The panel, moderated by Dimitar Bechev, CSEEES research fellow, included Florian Bieber, director of the Center for Southeast European Studies at the University of Graz; Jelena Subotić, associate professor of political science at Georgia State University; Jasmin Mujanović, a fellow at the EastWest Institute; and Milada Vachudova, associate professor of political science at the University of North Carolina at Chapel Hill.
Florian Bieber outlined the ways in which governments in Balkan states impinge on liberal democratic norms after democratic elections. He pointed out that many leaders of these regimes initially have the support of the Western powers of the EU, who see them as stabilizing forces who appear to be committed to integration into the European Union. According to Bieber, these governments ensure they remain in power through control of the media and undermining free and fair elections.
“The level of media freedom [in the Balkans] … is similar to that of the early 1990s,” Bieber remarked, referencing the final years of the communist regimes in the region.
Bieber also described how party loyalty can affect job security and the cost of utility bills. These are small ways, he says, that governments can appear committed to democracy while slowly undermining democratic norms and moving toward authoritarianism.
Jelena Subotić focused her remarks on Serbia and Croatia. She described how journalists in those countries cannot publish pieces critical of governing powers for fear of losing their jobs or being physically harmed. Scholars cannot study or research topics that the government finds threatening, such as whether Kosovo has a legitimate case to be an independent state. If they do, they are unlikely to ever get promoted and also risk being fired, as has happened to some professors at the University of Belgrade.
“There is a constant state of self-censorship… you know there are topics you can’t cover without fear of losing your job,” she said.
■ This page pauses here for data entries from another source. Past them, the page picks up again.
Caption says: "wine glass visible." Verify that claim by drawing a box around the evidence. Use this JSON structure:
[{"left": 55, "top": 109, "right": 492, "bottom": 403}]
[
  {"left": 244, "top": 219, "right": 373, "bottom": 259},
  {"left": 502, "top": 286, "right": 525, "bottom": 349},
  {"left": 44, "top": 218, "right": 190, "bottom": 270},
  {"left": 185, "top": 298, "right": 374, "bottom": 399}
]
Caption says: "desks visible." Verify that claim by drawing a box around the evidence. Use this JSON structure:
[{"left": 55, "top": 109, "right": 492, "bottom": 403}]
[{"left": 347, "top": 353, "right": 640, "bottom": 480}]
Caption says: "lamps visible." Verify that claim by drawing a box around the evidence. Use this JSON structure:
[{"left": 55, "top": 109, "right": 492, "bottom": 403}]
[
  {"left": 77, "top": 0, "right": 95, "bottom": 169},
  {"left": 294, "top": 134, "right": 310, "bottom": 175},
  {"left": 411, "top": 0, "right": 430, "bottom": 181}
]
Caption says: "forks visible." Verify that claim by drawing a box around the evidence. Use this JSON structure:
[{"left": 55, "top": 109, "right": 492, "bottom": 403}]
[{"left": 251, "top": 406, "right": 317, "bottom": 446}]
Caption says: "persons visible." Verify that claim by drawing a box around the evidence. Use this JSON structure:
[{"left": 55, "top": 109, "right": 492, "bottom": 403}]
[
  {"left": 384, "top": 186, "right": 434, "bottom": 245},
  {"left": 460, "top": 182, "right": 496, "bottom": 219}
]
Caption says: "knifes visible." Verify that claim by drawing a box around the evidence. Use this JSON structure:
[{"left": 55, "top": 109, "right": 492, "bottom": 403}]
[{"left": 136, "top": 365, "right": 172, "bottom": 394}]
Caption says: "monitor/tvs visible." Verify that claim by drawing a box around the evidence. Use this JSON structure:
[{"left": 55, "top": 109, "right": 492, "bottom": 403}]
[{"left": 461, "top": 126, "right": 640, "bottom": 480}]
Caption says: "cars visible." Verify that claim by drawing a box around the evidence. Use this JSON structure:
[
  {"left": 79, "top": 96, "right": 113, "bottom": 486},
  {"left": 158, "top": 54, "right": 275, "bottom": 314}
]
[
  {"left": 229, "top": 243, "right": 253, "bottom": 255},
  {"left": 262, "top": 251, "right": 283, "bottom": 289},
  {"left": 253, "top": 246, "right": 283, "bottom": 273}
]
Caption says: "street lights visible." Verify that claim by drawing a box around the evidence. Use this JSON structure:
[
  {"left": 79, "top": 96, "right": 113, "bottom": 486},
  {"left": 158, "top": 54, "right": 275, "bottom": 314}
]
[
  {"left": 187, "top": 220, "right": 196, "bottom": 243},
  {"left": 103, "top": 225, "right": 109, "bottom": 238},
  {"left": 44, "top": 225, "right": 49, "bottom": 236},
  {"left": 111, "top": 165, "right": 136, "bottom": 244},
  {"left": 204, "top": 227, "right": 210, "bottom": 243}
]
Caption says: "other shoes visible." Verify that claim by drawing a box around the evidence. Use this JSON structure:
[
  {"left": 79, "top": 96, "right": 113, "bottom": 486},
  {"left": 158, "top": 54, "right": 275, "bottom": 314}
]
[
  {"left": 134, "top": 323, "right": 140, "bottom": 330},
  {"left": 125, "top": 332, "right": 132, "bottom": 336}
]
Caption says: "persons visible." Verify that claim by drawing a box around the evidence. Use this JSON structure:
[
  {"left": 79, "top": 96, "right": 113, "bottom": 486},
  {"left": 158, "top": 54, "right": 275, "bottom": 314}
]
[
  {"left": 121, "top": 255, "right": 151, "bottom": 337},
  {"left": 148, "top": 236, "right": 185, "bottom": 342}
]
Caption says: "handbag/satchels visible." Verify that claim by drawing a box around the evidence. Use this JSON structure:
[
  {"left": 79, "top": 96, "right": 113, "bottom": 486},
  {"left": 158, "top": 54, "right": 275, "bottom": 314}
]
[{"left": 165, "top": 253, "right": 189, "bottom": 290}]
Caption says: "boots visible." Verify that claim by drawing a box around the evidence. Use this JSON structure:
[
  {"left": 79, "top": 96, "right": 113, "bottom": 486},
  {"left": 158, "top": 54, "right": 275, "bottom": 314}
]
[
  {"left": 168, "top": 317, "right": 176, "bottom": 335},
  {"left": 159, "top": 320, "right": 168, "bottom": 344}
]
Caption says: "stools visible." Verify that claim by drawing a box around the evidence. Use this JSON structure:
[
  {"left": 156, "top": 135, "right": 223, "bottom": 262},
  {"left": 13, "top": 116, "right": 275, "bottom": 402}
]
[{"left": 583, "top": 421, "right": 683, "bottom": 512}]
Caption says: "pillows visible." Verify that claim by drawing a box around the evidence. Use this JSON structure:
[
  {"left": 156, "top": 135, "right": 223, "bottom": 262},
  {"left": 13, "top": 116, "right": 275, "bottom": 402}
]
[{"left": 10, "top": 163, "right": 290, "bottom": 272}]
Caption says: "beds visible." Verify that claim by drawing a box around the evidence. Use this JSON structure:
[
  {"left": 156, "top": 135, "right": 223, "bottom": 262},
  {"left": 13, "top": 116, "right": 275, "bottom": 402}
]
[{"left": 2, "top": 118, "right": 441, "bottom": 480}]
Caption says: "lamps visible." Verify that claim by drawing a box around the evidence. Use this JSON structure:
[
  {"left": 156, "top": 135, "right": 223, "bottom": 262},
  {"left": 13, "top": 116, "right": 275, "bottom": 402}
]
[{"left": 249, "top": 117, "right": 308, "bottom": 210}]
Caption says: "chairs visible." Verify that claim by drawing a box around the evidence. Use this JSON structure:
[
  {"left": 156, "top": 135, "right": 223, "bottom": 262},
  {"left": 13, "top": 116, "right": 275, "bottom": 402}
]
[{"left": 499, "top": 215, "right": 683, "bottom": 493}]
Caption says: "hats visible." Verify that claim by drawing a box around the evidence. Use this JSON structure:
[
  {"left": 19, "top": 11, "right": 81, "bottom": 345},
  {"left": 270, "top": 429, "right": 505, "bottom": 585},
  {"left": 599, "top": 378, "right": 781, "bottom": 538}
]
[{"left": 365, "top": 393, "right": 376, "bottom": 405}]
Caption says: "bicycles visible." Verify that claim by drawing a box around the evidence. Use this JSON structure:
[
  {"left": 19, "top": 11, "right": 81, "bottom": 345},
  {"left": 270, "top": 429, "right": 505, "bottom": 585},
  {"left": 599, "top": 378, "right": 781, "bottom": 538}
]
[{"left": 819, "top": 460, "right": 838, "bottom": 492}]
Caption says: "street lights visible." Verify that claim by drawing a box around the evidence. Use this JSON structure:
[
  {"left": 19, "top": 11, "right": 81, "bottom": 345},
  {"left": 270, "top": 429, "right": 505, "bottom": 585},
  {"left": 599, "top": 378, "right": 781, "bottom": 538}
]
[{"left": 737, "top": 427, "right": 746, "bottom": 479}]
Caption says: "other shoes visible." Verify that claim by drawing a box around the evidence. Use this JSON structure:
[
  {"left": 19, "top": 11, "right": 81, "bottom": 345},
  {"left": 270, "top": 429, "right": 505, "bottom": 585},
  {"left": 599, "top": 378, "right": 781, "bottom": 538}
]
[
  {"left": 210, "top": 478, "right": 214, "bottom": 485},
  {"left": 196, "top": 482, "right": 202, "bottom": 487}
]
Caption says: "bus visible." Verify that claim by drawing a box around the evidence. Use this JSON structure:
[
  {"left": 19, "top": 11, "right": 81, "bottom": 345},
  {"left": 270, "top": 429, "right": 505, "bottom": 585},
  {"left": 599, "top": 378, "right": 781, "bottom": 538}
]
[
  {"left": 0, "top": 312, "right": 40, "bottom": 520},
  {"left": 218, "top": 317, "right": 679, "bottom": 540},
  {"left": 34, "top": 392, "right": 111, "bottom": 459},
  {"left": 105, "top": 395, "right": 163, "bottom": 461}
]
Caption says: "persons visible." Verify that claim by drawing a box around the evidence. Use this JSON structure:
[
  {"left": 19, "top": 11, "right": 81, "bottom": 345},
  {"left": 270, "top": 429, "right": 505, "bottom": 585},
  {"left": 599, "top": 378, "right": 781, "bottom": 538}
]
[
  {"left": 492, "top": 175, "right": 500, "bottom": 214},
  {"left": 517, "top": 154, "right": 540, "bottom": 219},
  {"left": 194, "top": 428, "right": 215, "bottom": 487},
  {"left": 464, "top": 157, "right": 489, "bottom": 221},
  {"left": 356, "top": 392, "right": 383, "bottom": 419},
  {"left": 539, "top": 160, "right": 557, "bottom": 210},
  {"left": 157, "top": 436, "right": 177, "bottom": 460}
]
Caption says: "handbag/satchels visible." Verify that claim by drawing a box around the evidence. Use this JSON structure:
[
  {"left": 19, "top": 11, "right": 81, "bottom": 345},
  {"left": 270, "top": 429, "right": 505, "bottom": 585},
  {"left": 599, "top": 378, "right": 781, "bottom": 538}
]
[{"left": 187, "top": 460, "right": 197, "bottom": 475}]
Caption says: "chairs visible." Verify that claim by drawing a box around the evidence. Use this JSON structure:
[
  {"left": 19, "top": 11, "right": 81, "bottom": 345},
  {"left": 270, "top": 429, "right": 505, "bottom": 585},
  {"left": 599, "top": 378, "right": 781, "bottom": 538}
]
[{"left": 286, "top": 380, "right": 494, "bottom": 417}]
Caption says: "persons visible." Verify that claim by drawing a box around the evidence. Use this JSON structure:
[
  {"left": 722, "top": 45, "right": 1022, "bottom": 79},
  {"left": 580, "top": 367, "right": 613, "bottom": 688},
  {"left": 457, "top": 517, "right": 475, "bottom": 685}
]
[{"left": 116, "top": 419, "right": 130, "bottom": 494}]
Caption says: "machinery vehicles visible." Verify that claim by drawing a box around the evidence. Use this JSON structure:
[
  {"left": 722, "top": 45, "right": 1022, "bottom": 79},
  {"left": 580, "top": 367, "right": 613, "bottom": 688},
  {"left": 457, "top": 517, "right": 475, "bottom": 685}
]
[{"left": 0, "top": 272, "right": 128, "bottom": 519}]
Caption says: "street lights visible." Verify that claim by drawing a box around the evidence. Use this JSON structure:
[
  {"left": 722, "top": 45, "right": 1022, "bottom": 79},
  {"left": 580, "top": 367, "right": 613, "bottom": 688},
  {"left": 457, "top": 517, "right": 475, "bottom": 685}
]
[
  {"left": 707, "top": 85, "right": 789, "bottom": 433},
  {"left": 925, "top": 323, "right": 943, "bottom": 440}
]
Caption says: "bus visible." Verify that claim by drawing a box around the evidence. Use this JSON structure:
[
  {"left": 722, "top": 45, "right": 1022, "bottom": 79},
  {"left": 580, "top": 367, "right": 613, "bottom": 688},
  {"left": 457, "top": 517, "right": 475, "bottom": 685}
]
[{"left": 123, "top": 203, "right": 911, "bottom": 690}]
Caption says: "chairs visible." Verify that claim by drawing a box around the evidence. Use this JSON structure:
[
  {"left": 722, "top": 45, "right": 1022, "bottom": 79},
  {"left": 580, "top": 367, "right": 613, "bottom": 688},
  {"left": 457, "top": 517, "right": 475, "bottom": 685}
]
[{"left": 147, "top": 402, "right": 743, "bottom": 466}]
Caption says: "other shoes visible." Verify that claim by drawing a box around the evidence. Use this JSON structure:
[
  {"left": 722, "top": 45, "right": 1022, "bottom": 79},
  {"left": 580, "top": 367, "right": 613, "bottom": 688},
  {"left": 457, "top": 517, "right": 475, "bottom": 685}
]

While Bieber focused on governmental illiberalization, Subotić described the illiberalization of civil society in Croatia since their admission to the EU, citing the banning of same-sex marriage and tests of “proper Catholicism” for academics, among others. She remarked that while all of this is happening, the EU appears “disinterested, distracted [and] doesn’t particularly care [about problems in the Balkans].”
Jasmin Mujanović followed by discussing the history of authoritarianism in the Balkans. He argued that nationalism and ethnic divisions are the driving factors in this trend, as they keep countries divided and more prone to authoritarian regimes. He described the Balkan regimes as “elastic authoritarianism,” where governments may change ideological positions from communism to far right nationalism, but the economic and political conditions of the country remain nearly the same.
He did, however, leave the door open to future change. “I do fundamentally believe that these regimes are prone to collapse,” Mujanović said.
Milada Vachudova presented on increasing polarization in the Balkans, especially over social issues such as immigration and LGBT rights. She noted that, following the collapse of the Soviet Union, the best situation for most countries appeared to be to join the EU and gain access to the common market. As this sentiment became more prevalent among the general public, the former authoritarian governments of the communist era moderated their extreme positions to ensure their entry into the EU. Polarization occurred following the admission of Eastern European and Balkan states to the EU, as newly-democratic governments almost immediately began to backslide into illiberal democracy.
This event was part of the newly launched Forum on Southeast Europe, supported by the Center for Slavic, Eurasian, and East European Studies and the UNC Center for Global Initiatives.